## [WORK INSTRUCTION]
From the text below about the foundation, list every field of expertise named for the experts featured at the foundation's international conferences.

## [SELECTED EXCERPT]
★ ★ ★

Over the course of Ms. Coly’s tenure, she has maintained the library, continued providing grants, brought back the Helix Press imprint and served as the editor in chief of the International Journal of Parapsychology. She has also published proceedings of all of the foundation’s 41 international conferences, many of which she helped coordinate over the years, featuring experts in neurobiology, dream research, ceremonial magic and areas of pharmacology that included psychedelics.
“My grandmother always wanted to bring together various disciplines to look at the phenomena,” Ms. Coly said. “She didn’t want parapsychology talking to itself as a field.”
These days, without Ms. Bolton’s generous check writing, which ended with her death in 1977, the foundation leads a quieter existence for a few dozen visitors a month: students, researchers and laypeople who seek answers to what they think may be paranormal questions. Since 1977, the foundation has subsisted from a modest endowment left by Ms. Bolton and the occasional bequest, but those are few and far between.
An Unwieldy Inheritance
The library, perhaps the foundation’s most valuable physical asset, is a gold mine. “It’s really an information clearinghouse” of vetted, peer-reviewed, quality information and rare primary source materials, Ms. Coly said. “You won’t find any books on werewolves.”
The foundation has moved two times before: First, in 1988, from the 57th street address to a brownstone on East 71st street between Second and Third Avenues — Ms. Coly’s home — a move that lasted until 2004, when the collection went into storage. In 2005, the storefront rental in sleepy Greenport came along.
“People who are searching in this realm, no matter what level, should have a physical place to go,” Ms. Coly said. “You don’t have to be a card-carrying believer to be curious. The phenomena should be discussed in normal parlance, and information should be available.”
Ms. Coly and Ms. Damalas are re-evaluating how to best guide the foundation into the future. The old model was only sustainable with a rainmaker like Ms. Bolton. Conferences and research require money and don’t bring in enough revenue alone.
For reasons of quality and reputation, Ms. Coly and Ms. Damalas are reluctant to use the flashier, income-driving models from the spiritual marketplace, like recreational ghost hunting or expensive sessions with mediums.
“I don’t want to play games with the phenomena on the foundation’s time,” Ms. Coly said. “This is not about seeing if there are ghosts in an old building.”
Ms. Damalas is busy digitizing materials, building a social media presence, creating YouTube videos and listening in on daily calls about the library’s future location. The foundation has always aimed to serve two audiences: academia and the general public.
Ms. Coly remembered some of the calls she has handled.
“Parents call wanting to help their children who they worry might be possessed. Or after 9/11, someone called wanting to know if souls could be trapped on a plane. People need help getting through the experience, whether or not it is paranormal. And that does not mean sending them to a random psychic on the street.”
Ms. Damalas, perhaps because of her proximity to the family vocation, has had difficulty handling paranormal questions in her own life. While a new area of research is exploring psychic sensitivity as a genetic inheritance, Ms. Damalas hesitates to embrace trance mediumship, even though she’s had “incidents” her whole life.
When I asked for an example, an amused Ms. Damalas shared a series of stories, one about her childhood realization that a restaurant her family frequented on Long Island didn’t actually have a haunted theme.
Upon understanding that no one else saw the macabre atmosphere, Ms. Damalas became perpetually guarded. Like her great-grandmother, she “sleeps with the lights on.”
In general, she said, “I think our materials can really help people find comfort. I could imagine a building in the city, with membership, and a Soho House-like atmosphere. I think that would be really cool. But do I want spirits in my face? No. I do not.”

★ ★ ★

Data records
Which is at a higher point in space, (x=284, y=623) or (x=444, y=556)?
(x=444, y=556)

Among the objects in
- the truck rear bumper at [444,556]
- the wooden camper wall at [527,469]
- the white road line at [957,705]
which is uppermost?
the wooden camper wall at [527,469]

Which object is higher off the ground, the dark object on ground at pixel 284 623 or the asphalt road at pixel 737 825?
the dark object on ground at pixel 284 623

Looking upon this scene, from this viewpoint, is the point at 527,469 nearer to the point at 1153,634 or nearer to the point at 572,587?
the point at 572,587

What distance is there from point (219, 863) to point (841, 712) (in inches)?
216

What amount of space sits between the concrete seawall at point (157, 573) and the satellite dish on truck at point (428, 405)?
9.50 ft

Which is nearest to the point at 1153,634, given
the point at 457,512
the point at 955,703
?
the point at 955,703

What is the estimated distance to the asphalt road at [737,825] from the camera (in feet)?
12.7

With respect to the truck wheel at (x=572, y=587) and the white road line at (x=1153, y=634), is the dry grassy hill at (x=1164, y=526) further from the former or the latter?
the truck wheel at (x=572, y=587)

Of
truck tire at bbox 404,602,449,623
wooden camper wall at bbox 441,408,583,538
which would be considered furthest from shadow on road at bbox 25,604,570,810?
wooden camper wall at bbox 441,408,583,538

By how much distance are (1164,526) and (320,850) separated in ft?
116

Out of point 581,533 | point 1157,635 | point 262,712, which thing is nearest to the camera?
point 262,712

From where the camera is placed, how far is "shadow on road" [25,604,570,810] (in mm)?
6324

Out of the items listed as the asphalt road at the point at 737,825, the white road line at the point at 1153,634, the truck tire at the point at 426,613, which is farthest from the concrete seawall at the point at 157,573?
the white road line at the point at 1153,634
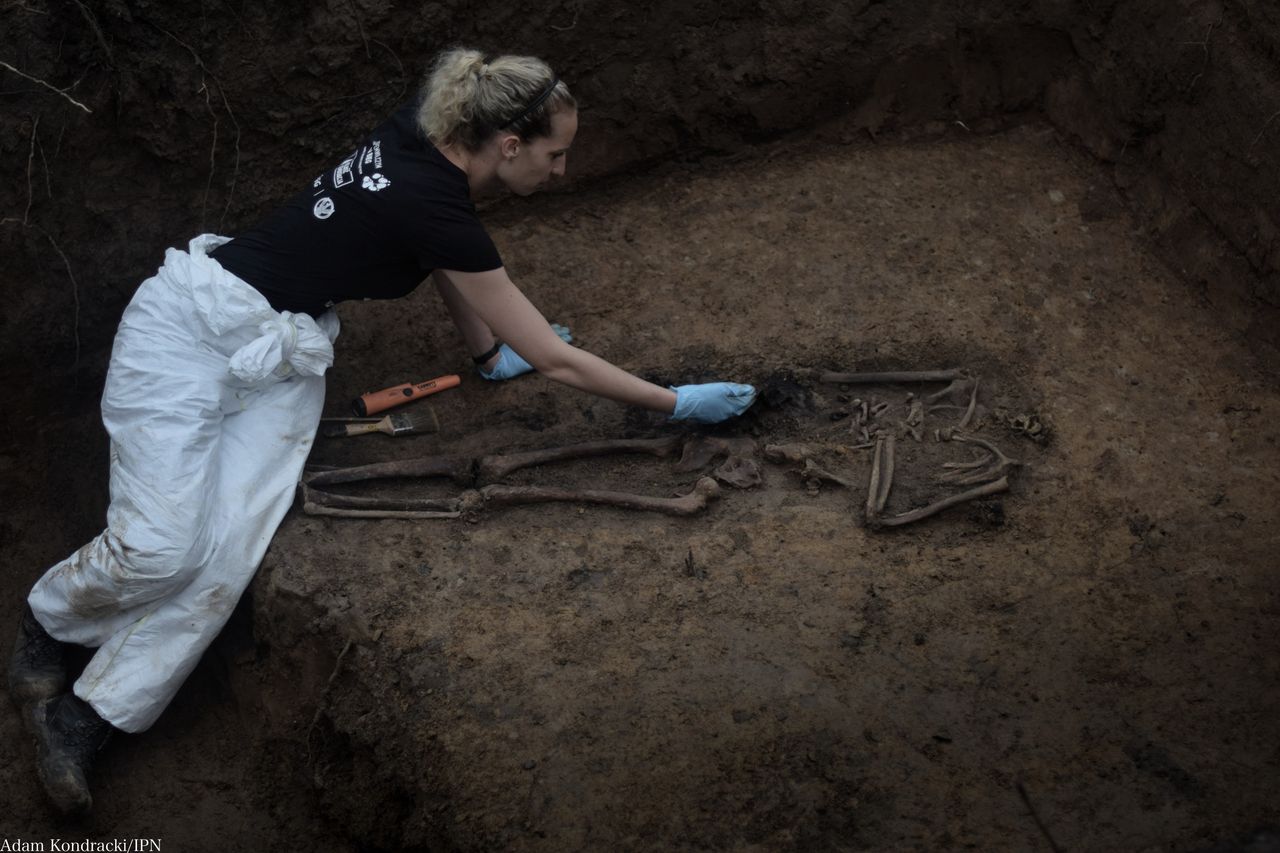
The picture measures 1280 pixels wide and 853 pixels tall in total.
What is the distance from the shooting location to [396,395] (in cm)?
463

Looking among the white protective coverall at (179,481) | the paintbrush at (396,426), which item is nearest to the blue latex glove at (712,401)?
the paintbrush at (396,426)

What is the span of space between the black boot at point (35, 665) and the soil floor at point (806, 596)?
206mm

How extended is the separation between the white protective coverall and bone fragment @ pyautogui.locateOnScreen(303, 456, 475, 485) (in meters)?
0.17

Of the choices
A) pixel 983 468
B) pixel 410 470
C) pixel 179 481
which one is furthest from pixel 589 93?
pixel 179 481

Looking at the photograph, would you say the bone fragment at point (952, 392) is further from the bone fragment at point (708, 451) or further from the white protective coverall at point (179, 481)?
the white protective coverall at point (179, 481)

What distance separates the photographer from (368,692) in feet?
11.9

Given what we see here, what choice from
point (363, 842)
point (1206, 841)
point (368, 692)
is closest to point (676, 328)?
point (368, 692)

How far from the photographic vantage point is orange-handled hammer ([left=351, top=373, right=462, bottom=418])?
4.58 m

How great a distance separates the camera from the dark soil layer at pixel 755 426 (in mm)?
3270

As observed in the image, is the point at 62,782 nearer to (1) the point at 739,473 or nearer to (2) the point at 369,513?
(2) the point at 369,513

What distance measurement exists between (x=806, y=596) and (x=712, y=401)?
833 millimetres

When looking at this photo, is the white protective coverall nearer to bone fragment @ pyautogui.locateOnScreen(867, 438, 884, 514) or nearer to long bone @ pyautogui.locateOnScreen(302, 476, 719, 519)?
long bone @ pyautogui.locateOnScreen(302, 476, 719, 519)

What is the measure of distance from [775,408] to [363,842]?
2.05 metres

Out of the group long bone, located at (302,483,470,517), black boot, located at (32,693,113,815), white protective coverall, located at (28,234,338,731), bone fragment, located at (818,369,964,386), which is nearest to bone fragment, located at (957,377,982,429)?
bone fragment, located at (818,369,964,386)
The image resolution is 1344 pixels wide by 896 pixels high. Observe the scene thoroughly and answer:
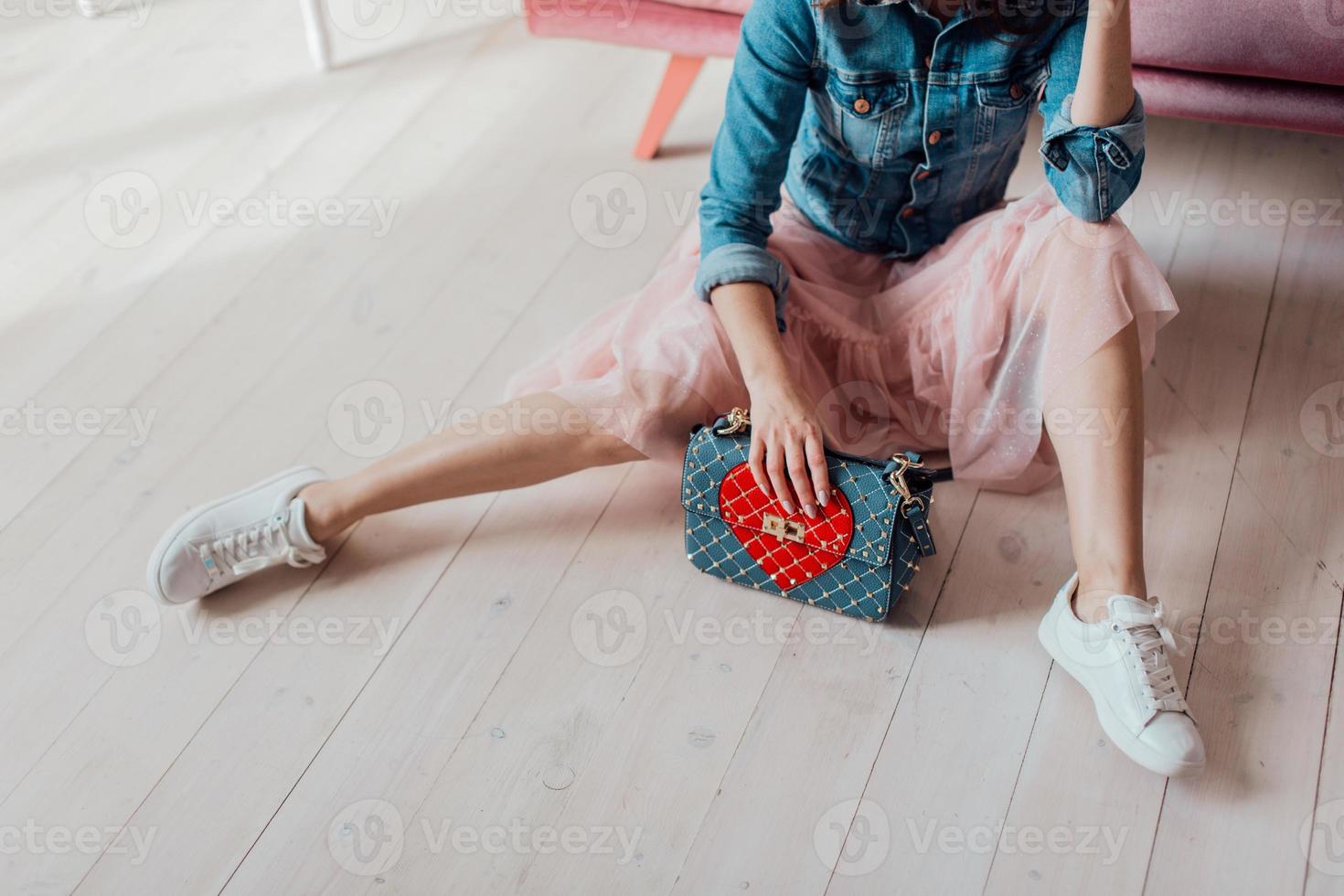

★ ★ ★

## [WRITTEN ANSWER]
- Neurobiology
- Dream research
- Ceremonial magic
- Areas of pharmacology that included psychedelics